The US Senate on October 7, 2025, confirmed Indian American S. Paul Kapur as Assistant Secretary for South Asian Affairs at the State Department. Kapur replaces Donald Lu, and his appointment comes at a difficult time not only in US-India relations, but also within the South Asian Subcontinent following on the heels of the India-Pakistan imbroglio, and the turmoil in Bangladesh and Nepal.
The Senate voted 51 to 47, a partisan vote October 7, for one of the top posts at the State Department, which in the past has been occupied by one other Indian American, Nisha Desai Biswal. Kapur was nominated to the position by President Trump on February 11 this year.

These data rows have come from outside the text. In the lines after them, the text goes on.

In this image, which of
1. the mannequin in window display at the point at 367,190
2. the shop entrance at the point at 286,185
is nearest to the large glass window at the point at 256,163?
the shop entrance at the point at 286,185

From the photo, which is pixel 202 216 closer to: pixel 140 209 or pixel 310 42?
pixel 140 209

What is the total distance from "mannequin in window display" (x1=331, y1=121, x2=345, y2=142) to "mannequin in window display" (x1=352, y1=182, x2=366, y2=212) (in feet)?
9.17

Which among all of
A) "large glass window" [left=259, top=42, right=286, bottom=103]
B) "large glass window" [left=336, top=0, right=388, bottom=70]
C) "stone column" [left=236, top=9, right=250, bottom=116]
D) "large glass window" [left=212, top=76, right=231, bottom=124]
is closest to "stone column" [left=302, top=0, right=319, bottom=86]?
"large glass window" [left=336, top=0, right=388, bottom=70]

Kapur has been a professor at the Naval Postgraduate School’s Department of Security Affairs. His expertise listed on that site (nps.edu) is in South Asian Politics and Security as well as International Relations.

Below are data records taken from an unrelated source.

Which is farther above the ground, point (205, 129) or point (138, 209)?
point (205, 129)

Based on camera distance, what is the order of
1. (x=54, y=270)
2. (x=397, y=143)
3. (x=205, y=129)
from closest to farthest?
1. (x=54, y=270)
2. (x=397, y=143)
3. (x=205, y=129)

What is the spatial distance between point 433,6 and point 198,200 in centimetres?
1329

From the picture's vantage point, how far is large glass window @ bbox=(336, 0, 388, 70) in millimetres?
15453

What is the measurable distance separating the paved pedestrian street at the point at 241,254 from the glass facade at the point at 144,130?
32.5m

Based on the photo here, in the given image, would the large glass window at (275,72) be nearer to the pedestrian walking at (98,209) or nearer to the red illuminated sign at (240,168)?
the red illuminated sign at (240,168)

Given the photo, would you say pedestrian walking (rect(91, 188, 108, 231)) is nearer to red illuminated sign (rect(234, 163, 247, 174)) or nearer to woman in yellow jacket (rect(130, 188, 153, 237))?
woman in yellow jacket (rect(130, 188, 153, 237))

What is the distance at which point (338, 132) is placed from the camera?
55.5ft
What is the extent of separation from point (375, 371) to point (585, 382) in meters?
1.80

He has also been a Visiting Fellow at the Hoover Institution, Stanford University.
Kapur is not new to the State Department. He served from 2020-2021, on the State Department’s Policy Planning Staff, working on issues related to South and Central Asia, Indo-Pacific strategy, and U.S.-India relations.

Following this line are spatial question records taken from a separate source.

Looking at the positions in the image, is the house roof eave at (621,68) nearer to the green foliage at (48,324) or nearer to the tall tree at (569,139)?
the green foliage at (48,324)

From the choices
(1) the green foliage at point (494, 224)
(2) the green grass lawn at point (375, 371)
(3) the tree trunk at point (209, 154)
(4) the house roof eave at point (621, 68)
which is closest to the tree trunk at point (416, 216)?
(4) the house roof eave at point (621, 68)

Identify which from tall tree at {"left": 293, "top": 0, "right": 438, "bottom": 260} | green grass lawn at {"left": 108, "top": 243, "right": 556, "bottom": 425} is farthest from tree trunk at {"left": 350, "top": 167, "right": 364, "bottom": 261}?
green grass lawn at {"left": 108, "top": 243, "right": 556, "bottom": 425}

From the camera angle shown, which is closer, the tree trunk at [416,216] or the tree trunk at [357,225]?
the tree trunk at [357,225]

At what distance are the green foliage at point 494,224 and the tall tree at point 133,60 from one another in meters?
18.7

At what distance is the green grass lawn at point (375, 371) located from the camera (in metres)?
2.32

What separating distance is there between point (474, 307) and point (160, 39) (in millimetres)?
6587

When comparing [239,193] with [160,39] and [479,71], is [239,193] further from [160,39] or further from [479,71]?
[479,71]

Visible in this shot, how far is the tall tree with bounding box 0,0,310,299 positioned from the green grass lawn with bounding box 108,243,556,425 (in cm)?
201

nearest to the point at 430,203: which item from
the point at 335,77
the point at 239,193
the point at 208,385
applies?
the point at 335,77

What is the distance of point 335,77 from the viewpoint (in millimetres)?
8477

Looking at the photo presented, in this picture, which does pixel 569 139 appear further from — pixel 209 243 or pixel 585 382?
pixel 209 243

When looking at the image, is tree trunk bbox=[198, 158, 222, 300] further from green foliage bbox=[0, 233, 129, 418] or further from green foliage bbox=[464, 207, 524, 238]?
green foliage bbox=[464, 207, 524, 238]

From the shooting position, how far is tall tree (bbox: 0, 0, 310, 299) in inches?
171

Previously, he taught at Claremont McKenna College, and was a visiting professor at Stanford University. Kapur has written extensively on issues in the South Asian Subcontinent. His biography on nsu.edu shows he is the author of Jihad as Grand Strategy: Islamist Militancy, National Security, and the Pakistani State (Oxford University Press, 2016); Dangerous Deterrent: Nuclear Weapons Proliferation and Conflict in South Asia (Stanford University Press, 2007); co-author of India, Pakistan, and the Bomb: Debating Nuclear Stability in South Asia (Columbia University Press, 2010).
Most recently, he was the co-editor of The Challenges of Nuclear Security: U.S. and Indian Perspectives (Palgrave Macmillan, 2024).
His work has appeared in leading academic journals such as International Security, Security Studies, Asian Survey, and Washington Quarterly; in outlets such as the Wall Street Journal, the National Interest, and RealClearPolicy; and in a wide variety of edited volumes.
Kapur also directs a United States-India Track 1.5 strategic dialogue, as well as other U.S.-India engagements, for the Department of Defense. He received his Ph.D. from the University of Chicago and his B.A. from Amherst College.